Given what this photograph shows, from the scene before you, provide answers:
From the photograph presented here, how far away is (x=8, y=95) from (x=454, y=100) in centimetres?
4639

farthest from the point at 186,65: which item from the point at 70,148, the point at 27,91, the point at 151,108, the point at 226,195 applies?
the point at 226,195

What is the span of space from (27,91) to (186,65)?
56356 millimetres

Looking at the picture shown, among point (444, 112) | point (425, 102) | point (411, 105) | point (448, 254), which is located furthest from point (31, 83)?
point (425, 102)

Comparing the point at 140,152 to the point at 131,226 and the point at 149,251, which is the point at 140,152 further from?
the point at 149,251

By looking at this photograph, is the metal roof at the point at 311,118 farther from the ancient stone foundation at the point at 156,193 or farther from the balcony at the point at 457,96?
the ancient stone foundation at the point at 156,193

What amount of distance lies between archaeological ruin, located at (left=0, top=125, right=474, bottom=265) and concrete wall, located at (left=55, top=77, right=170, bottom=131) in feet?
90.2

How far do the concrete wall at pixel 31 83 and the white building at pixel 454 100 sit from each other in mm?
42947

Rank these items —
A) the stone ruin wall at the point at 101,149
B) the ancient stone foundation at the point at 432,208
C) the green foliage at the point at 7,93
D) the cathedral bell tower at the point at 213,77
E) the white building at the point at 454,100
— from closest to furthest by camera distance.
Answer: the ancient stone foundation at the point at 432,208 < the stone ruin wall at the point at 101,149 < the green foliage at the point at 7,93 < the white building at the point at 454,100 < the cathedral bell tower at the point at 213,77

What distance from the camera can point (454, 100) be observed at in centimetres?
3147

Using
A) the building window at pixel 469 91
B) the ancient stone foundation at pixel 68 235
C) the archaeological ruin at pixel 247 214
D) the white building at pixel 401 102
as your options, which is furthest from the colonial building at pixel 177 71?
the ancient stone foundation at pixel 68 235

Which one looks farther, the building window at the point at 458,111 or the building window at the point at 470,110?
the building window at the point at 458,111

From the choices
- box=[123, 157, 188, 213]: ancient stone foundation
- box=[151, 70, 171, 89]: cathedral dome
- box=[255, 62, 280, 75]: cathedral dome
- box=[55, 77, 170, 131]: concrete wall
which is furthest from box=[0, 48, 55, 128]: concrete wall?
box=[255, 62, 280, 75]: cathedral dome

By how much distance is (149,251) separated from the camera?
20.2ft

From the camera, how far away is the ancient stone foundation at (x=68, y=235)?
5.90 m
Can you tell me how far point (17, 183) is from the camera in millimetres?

------------------------------------------------

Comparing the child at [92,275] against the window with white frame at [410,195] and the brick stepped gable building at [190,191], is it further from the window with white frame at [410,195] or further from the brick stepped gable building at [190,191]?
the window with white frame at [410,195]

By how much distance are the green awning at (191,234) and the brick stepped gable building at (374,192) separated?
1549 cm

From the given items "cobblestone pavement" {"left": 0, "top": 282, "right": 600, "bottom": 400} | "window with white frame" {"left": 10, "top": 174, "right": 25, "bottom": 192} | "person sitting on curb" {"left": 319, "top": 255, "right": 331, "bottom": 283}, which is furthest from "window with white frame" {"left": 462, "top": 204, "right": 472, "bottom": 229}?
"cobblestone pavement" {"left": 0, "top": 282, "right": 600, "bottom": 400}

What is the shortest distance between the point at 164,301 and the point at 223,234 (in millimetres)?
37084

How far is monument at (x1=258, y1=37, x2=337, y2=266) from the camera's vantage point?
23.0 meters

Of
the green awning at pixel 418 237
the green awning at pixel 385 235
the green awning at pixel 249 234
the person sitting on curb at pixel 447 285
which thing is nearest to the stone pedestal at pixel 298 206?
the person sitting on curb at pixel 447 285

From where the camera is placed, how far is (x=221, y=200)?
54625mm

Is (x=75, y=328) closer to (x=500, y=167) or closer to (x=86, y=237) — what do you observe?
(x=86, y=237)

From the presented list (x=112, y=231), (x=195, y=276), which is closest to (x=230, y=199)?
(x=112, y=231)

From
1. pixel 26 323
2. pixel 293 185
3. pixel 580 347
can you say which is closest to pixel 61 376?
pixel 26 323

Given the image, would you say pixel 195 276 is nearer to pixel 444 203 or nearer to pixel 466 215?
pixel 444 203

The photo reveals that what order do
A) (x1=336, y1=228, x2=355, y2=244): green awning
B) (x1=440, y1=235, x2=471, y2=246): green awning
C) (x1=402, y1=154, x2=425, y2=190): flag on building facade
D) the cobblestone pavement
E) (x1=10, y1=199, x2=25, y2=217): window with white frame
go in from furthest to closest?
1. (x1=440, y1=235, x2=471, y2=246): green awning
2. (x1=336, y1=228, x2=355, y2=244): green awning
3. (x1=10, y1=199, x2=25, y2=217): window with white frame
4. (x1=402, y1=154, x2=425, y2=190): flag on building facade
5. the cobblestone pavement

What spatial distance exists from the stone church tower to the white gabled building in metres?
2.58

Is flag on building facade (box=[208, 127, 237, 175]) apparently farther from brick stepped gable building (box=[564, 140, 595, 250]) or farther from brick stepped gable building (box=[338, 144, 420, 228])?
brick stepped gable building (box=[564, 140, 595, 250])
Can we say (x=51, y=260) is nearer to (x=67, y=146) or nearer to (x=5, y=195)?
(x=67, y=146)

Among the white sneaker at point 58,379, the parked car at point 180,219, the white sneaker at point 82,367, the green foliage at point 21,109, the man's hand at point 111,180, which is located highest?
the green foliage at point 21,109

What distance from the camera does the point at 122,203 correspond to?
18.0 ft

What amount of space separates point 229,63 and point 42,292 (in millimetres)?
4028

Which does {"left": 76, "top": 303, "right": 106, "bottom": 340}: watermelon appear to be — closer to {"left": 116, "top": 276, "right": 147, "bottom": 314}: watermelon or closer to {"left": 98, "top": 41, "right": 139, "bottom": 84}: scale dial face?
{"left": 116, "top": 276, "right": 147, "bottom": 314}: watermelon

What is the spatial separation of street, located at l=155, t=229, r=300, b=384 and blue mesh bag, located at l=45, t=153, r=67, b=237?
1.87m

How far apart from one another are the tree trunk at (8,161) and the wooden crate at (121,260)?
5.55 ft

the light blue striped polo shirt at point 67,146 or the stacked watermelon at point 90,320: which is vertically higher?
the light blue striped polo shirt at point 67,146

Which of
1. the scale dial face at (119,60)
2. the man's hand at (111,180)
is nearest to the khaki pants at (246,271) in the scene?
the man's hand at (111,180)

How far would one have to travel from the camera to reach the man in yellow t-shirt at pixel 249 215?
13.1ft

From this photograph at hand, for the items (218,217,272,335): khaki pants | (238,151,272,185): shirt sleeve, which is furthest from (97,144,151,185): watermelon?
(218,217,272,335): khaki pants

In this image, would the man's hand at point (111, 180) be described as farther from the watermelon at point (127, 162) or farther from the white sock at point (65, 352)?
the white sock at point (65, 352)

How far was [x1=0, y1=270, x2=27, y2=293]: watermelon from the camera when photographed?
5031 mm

------------------------------------------------

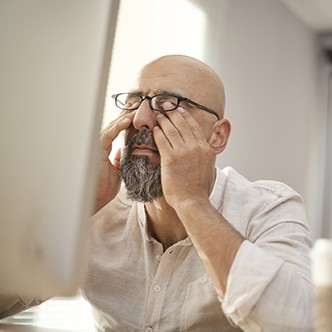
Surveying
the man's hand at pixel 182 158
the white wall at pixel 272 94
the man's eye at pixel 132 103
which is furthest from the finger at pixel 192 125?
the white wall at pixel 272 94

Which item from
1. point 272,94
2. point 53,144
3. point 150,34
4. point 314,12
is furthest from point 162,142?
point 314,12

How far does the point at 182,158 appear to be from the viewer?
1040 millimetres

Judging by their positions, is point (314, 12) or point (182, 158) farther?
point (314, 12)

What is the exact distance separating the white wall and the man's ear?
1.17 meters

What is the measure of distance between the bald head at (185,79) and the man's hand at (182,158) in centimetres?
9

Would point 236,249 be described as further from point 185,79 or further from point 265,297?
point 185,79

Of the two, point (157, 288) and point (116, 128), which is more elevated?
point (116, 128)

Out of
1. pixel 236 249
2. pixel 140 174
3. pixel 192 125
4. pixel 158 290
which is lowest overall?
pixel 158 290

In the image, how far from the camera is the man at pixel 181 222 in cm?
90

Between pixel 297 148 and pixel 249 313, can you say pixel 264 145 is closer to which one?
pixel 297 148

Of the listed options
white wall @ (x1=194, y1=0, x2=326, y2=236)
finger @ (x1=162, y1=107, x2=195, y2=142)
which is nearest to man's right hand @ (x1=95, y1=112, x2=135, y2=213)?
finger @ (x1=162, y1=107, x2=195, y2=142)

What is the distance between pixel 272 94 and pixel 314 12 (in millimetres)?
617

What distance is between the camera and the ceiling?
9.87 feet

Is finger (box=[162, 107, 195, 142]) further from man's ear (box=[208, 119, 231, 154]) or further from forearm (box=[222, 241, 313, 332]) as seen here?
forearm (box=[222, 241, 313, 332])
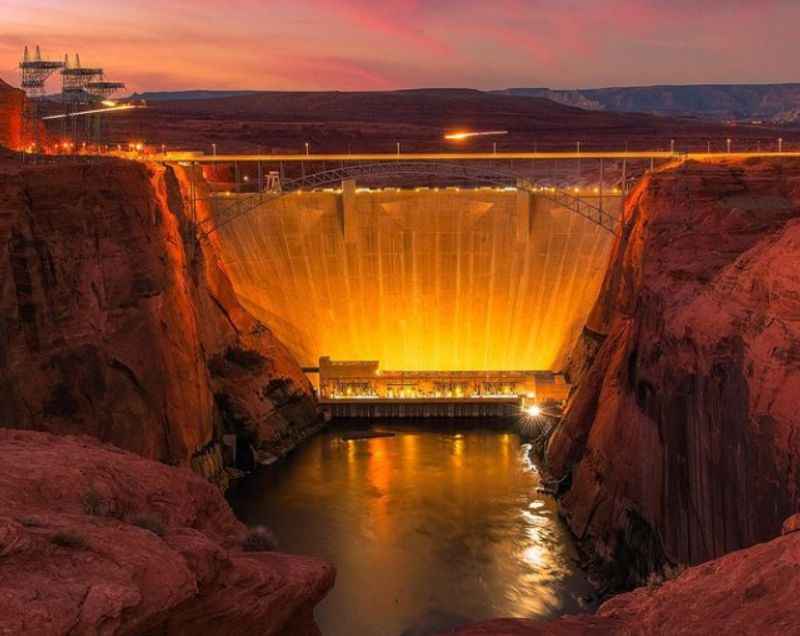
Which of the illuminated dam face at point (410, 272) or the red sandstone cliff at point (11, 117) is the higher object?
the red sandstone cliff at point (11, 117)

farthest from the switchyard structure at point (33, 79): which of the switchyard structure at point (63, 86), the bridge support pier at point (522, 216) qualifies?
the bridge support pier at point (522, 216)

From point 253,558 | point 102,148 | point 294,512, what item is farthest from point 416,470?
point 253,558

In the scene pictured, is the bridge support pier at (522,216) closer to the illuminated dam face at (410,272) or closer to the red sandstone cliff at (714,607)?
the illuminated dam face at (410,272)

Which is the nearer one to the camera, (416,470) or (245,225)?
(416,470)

------------------------------------------------

◆ **Work to be completed**
Rewrite the listing starting at the line containing "By how much distance is" and ending at the line containing "Can you tell", changing "camera" to "viewer" and leaving everything else the same. Give only those lines.

◆ **Result**
By how much distance is (149,251) separated from the viewer?
20.2ft

From the viewer, how far away is the ancient stone foundation at (x=68, y=235)?
5.90 m
Can you tell me how far point (17, 183) is from the viewer in millimetres?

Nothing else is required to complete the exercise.